_Oefentekst_.
Nog voor ze uitgevonden hebben hoe ze het voor elkaar kunnen krijgen in drie dagen twaalf eieren uit die kip te persen ontdekken ze dat het een haan is en hebben ze met een groep vrienden van Kolya er nog een goed maal aan. Inmiddels horen ze dan van een boerderij buiten de stad, in een dorp vijftig kilometer verderop, waar nog kippen en dus eieren zouden zijn. Daar gaan we dus heen, zegt Kolya. En ze gaan.

(Items uit een dataset)

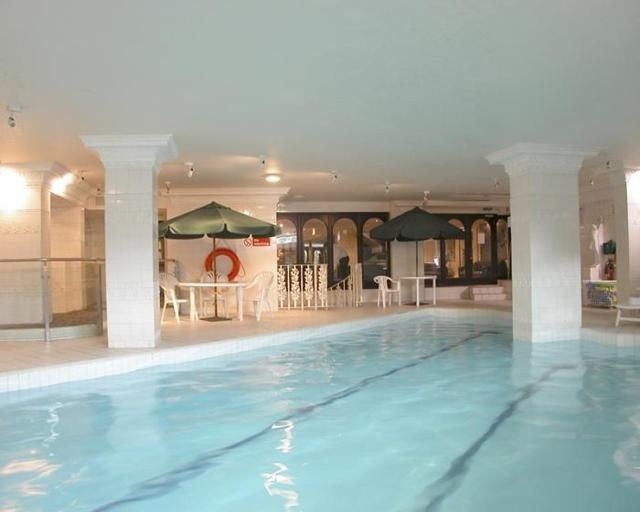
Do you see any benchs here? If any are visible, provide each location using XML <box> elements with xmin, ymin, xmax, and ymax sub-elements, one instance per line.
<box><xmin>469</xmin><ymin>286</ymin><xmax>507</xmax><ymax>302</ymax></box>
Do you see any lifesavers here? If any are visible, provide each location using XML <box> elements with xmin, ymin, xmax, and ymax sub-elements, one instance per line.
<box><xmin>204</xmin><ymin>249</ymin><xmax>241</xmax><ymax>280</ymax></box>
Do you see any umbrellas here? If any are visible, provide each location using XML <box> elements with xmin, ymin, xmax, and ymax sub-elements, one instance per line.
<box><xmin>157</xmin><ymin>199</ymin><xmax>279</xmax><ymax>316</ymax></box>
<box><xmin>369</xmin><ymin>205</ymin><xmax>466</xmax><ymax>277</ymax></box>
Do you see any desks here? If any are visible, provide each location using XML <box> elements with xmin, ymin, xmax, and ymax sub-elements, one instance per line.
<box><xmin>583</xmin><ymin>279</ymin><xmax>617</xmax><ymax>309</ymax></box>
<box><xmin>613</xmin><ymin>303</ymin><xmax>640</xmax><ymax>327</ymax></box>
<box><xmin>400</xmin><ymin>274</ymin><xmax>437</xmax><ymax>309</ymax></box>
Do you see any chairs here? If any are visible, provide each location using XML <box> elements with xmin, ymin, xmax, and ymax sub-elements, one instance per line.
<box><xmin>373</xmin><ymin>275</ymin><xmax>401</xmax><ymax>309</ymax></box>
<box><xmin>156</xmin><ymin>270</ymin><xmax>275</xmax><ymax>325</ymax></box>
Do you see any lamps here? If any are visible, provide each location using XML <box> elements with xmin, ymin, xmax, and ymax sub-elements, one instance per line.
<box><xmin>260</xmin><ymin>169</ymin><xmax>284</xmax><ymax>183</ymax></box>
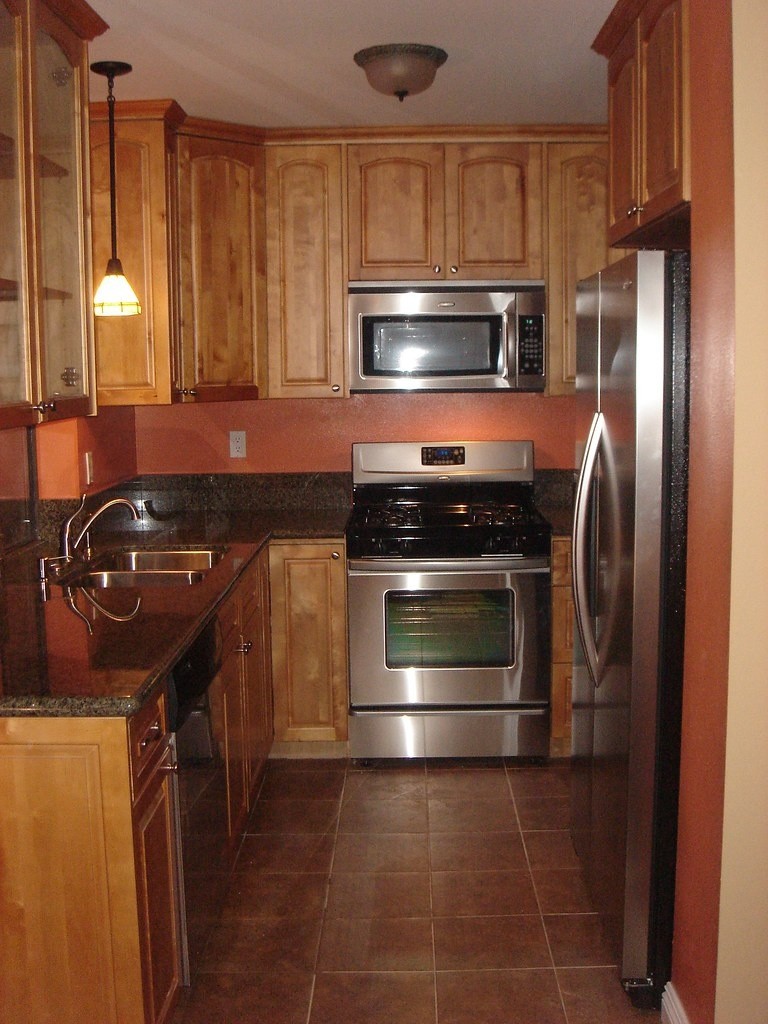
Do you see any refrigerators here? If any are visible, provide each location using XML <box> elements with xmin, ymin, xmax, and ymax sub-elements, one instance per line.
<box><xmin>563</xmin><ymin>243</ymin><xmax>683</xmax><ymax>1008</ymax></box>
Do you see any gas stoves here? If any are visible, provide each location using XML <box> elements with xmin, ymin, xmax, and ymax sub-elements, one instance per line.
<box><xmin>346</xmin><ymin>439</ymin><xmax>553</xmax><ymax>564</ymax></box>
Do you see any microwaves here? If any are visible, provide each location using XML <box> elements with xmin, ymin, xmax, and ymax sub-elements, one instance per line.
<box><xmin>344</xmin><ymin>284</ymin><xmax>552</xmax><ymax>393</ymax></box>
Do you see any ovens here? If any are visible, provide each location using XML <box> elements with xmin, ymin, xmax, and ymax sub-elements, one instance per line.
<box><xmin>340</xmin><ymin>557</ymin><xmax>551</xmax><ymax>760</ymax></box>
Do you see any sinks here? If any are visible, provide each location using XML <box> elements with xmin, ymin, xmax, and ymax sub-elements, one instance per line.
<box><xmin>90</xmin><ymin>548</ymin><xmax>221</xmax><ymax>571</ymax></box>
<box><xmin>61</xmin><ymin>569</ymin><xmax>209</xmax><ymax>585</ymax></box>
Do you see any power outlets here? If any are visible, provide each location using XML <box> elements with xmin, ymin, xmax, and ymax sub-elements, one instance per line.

_Opdracht A_. Druk het gedeelte van de oefentekst af tussen "Nog voor ze" en "En ze gaan.", beide inbegrepen.
_Opdracht B_. Hoe ver van de stad ligt volgens de oefentekst het dorp met de boerderij waar nog kippen zouden zijn?
_Opdracht C_. Vervolg de oefentekst over Kolya en de zoektocht naar eieren, aansluitend op de laatste zin.

_Resultaat A_.
Nog voor ze uitgevonden hebben hoe ze het voor elkaar kunnen krijgen in drie dagen twaalf eieren uit die kip te persen ontdekken ze dat het een haan is en hebben ze met een groep vrienden van Kolya er nog een goed maal aan. Inmiddels horen ze dan van een boerderij buiten de stad, in een dorp vijftig kilometer verderop, waar nog kippen en dus eieren zouden zijn. Daar gaan we dus heen, zegt Kolya. En ze gaan.

_Resultaat B_. Vijftig kilometer.

_Resultaat C_.
De gesprekken tussen Lev en Kolya zijn uiterst onderhoudend, Lev is een íngoede, niet zo moedige, nog heel jonge man, zijn vader was dichter en is door Stalins trawanten opgehaald, nooit meer iets van vernomen. Hij is joods, wordt door Kolya vaak als ‘Israëliet’ aangeduid, en Kolya praat graag met hem over literatuur. De tocht naar de plaats vijftig kilometer verderop is bar, ze halen het natuurlijk ook niet, ze belanden in een hut met vier vrouwen die gevangen zijn door de Duitsers, en daar elke avond ‘bezoek’ krijgen van de Duitse legerleiding, en als ze daar zijn vindt er ook een aanval van een partizanengroep op de Duitse bezoekers plaats. Een trefzekere scherpschutter weet ze alle zes te doden op het moment dat ze in hun dikke auto’s arriveren. De scherpschutter blijkt later het enige meisje in de groep te zijn. Als bij een schermutseling een van de partizanen sterft en Lev haar vraagt of die man iets speciaals voor haar betekende, zegt ze: ‘hij doet er niet toe, alleen de overwinning doet er toe.’ Levs antwoord is, dat die overwinning er alleen maar toe doet, omdat die man ertoe deed, omdat al die mensen die van de Duitsers gered moeten worden er toe doen. Het zet haar aan het denken.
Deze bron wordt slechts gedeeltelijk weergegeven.